→ **WHAT NEEDS TO BE DONE**: Write out again only the lines that run from the start of the entries to the line containing "scientific name: Atherurus macrourus", both included.

Saved entries
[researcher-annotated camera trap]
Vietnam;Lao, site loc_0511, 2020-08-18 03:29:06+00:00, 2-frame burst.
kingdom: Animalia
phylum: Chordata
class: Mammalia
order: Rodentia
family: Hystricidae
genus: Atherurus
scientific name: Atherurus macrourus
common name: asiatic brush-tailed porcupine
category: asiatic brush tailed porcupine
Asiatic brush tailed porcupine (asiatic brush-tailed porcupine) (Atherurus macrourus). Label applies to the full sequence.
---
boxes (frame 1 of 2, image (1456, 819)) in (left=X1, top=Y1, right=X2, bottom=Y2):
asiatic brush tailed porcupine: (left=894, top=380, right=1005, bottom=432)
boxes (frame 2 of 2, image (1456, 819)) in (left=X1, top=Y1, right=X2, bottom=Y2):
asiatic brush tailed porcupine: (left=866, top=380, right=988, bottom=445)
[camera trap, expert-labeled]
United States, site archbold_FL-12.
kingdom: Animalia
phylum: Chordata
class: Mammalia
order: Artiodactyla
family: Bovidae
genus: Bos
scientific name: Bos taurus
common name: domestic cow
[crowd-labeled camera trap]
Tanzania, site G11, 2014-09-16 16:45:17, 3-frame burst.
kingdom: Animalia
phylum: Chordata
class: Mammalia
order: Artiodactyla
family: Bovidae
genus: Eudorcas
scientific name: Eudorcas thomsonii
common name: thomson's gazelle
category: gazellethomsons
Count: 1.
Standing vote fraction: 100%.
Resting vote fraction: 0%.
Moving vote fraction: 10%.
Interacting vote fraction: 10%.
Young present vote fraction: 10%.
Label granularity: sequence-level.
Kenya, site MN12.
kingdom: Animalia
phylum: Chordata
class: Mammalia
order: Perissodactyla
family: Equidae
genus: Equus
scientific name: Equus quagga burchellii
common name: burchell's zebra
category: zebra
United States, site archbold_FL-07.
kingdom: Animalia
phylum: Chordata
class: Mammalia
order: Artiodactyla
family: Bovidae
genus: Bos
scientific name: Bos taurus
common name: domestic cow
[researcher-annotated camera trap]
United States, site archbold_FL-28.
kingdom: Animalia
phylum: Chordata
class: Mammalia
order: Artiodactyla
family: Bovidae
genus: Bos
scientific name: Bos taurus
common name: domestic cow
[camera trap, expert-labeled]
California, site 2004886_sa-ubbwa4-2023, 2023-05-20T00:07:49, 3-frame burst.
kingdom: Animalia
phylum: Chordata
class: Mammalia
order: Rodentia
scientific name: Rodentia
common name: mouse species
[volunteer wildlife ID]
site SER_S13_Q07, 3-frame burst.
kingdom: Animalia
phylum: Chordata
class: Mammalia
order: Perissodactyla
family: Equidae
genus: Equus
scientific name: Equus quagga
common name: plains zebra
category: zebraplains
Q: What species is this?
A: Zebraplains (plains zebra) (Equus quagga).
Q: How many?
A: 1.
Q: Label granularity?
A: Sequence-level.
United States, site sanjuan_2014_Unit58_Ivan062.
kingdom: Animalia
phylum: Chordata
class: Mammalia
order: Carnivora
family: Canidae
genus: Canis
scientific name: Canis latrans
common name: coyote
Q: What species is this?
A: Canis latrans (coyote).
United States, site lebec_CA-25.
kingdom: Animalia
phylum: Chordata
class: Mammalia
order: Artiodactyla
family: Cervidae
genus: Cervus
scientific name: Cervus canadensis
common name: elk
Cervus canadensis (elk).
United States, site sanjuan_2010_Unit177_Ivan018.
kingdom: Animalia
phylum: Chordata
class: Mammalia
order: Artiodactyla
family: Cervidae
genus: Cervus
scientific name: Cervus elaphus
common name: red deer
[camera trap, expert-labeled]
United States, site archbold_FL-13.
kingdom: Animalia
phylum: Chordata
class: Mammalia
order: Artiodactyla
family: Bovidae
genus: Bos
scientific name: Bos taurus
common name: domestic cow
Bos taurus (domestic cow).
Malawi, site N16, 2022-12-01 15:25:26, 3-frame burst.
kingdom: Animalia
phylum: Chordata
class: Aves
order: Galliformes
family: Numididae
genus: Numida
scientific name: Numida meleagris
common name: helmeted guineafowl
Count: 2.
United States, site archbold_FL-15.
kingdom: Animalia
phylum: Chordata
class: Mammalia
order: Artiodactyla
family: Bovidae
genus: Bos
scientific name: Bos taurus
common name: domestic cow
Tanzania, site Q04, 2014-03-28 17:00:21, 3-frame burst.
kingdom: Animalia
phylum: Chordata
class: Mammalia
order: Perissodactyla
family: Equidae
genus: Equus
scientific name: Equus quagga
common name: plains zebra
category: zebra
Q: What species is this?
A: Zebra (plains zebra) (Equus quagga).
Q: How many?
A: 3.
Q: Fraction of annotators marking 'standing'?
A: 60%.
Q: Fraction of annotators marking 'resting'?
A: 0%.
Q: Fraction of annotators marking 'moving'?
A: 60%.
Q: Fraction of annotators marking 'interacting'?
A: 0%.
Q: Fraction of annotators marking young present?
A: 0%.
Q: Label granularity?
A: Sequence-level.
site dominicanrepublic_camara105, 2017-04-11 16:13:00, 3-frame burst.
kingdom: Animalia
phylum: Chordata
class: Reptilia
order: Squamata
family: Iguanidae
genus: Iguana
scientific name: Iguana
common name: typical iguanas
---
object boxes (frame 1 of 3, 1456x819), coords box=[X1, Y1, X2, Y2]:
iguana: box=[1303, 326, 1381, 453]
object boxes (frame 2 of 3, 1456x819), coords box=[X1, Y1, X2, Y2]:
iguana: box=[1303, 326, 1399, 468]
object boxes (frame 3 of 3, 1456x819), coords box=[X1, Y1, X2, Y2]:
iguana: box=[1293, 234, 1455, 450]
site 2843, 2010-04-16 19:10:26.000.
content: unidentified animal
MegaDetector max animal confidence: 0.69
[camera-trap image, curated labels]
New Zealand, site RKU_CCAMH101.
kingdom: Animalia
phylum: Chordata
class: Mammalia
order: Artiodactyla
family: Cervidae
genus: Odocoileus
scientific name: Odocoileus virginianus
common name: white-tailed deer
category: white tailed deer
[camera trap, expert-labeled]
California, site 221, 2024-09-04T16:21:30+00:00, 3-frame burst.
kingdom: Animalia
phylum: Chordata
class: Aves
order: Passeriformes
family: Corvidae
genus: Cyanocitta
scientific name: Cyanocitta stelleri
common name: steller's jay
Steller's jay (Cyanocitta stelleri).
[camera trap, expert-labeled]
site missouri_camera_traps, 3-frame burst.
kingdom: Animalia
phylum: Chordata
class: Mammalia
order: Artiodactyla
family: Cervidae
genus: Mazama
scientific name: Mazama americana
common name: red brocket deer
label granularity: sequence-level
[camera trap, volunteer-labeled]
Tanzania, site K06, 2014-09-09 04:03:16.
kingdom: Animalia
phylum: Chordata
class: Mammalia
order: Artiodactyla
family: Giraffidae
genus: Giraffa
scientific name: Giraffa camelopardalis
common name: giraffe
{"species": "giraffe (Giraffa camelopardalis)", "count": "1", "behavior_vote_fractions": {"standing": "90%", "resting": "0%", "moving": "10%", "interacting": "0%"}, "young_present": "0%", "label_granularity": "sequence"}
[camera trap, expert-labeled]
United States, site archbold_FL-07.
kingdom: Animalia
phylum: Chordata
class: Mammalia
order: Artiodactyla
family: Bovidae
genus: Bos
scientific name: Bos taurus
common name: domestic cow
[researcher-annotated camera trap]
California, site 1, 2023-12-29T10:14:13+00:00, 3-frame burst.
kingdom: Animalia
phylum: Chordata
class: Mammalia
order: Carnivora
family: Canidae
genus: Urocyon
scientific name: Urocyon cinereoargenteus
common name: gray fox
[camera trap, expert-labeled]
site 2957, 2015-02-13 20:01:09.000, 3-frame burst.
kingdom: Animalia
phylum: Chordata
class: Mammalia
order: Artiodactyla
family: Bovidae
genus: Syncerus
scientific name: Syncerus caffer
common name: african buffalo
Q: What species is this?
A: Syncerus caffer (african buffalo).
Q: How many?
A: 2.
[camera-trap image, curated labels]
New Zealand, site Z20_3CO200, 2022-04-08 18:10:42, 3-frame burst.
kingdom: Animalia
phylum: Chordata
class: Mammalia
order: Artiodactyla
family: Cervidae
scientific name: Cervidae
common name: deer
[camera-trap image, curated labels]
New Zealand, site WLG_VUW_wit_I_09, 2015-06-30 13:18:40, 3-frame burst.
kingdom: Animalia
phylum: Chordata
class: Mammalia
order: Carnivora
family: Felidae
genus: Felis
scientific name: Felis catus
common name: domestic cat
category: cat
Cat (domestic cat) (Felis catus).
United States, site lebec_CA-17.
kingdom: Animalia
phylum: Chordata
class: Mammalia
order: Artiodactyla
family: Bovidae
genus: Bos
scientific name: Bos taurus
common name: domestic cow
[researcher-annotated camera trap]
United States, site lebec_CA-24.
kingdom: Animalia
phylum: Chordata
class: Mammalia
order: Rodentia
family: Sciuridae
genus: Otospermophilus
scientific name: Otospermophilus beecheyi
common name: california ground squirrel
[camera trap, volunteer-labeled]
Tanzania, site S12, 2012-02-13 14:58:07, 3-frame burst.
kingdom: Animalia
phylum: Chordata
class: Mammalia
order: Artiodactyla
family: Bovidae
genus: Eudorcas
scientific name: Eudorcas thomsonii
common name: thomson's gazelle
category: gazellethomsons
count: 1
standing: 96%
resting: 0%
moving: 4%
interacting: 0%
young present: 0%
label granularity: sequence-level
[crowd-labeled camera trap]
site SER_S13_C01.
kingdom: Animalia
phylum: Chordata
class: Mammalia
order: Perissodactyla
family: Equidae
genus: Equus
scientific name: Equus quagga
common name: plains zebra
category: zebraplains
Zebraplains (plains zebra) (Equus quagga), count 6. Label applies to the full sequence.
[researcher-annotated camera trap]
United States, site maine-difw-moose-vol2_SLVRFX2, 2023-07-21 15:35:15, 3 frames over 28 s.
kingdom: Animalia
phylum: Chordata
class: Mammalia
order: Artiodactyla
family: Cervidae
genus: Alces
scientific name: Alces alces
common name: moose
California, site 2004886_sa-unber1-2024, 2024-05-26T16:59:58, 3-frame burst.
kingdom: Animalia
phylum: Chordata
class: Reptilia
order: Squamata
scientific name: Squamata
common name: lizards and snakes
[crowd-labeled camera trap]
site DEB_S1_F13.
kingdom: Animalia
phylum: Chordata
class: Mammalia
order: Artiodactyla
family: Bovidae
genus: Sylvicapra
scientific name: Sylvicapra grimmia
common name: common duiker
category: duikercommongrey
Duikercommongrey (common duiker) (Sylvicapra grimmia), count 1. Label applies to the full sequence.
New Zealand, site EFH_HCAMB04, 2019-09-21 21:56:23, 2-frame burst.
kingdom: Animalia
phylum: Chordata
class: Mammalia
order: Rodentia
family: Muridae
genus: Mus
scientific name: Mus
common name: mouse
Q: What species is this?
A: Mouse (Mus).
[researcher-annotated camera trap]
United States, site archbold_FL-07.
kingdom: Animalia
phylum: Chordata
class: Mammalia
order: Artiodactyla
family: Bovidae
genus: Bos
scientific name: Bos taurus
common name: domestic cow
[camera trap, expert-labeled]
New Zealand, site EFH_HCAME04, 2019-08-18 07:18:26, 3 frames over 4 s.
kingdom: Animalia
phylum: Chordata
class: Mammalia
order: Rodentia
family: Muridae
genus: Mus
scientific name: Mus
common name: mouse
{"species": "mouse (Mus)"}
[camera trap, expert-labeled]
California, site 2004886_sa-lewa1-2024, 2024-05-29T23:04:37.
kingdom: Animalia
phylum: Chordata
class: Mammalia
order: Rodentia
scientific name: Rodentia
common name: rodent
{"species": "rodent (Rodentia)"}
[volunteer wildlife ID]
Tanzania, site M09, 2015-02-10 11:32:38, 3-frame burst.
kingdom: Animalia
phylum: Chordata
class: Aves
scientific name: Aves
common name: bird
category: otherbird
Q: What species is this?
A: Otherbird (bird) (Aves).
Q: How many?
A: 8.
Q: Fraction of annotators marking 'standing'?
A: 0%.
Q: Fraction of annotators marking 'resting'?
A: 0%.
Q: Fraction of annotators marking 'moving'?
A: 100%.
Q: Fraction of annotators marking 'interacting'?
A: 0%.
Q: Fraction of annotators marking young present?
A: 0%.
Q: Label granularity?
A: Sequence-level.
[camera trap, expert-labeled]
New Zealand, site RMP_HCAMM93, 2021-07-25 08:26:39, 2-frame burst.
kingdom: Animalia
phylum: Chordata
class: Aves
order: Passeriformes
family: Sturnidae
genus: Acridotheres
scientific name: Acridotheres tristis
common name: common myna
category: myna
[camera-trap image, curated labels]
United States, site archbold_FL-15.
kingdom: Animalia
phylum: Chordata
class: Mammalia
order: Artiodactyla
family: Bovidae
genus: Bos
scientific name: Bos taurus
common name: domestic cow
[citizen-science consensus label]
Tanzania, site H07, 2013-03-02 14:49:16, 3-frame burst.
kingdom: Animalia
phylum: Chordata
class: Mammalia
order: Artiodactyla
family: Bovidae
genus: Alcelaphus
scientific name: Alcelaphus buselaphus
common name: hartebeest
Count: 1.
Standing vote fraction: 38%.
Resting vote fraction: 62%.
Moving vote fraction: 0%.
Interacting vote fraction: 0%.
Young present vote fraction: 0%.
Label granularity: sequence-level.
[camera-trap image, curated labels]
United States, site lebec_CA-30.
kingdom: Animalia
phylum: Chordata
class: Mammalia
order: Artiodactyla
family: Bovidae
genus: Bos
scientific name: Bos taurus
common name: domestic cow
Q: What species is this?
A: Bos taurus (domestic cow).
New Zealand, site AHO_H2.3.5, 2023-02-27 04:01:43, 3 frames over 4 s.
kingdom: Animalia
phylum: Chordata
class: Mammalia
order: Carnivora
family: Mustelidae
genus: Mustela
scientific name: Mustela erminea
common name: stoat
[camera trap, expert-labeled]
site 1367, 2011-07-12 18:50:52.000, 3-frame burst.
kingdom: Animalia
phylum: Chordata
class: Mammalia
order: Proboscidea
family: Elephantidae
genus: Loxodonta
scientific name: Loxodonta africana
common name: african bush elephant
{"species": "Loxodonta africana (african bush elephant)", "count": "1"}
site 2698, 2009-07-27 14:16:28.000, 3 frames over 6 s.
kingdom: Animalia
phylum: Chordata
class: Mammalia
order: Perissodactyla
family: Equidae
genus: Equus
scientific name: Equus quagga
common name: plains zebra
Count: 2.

→ **ANSWER BELOW**:
[researcher-annotated camera trap]
Vietnam;Lao, site loc_0511, 2020-08-18 03:29:06+00:00, 2-frame burst.
kingdom: Animalia
phylum: Chordata
class: Mammalia
order: Rodentia
family: Hystricidae
genus: Atherurus
scientific name: Atherurus macrourus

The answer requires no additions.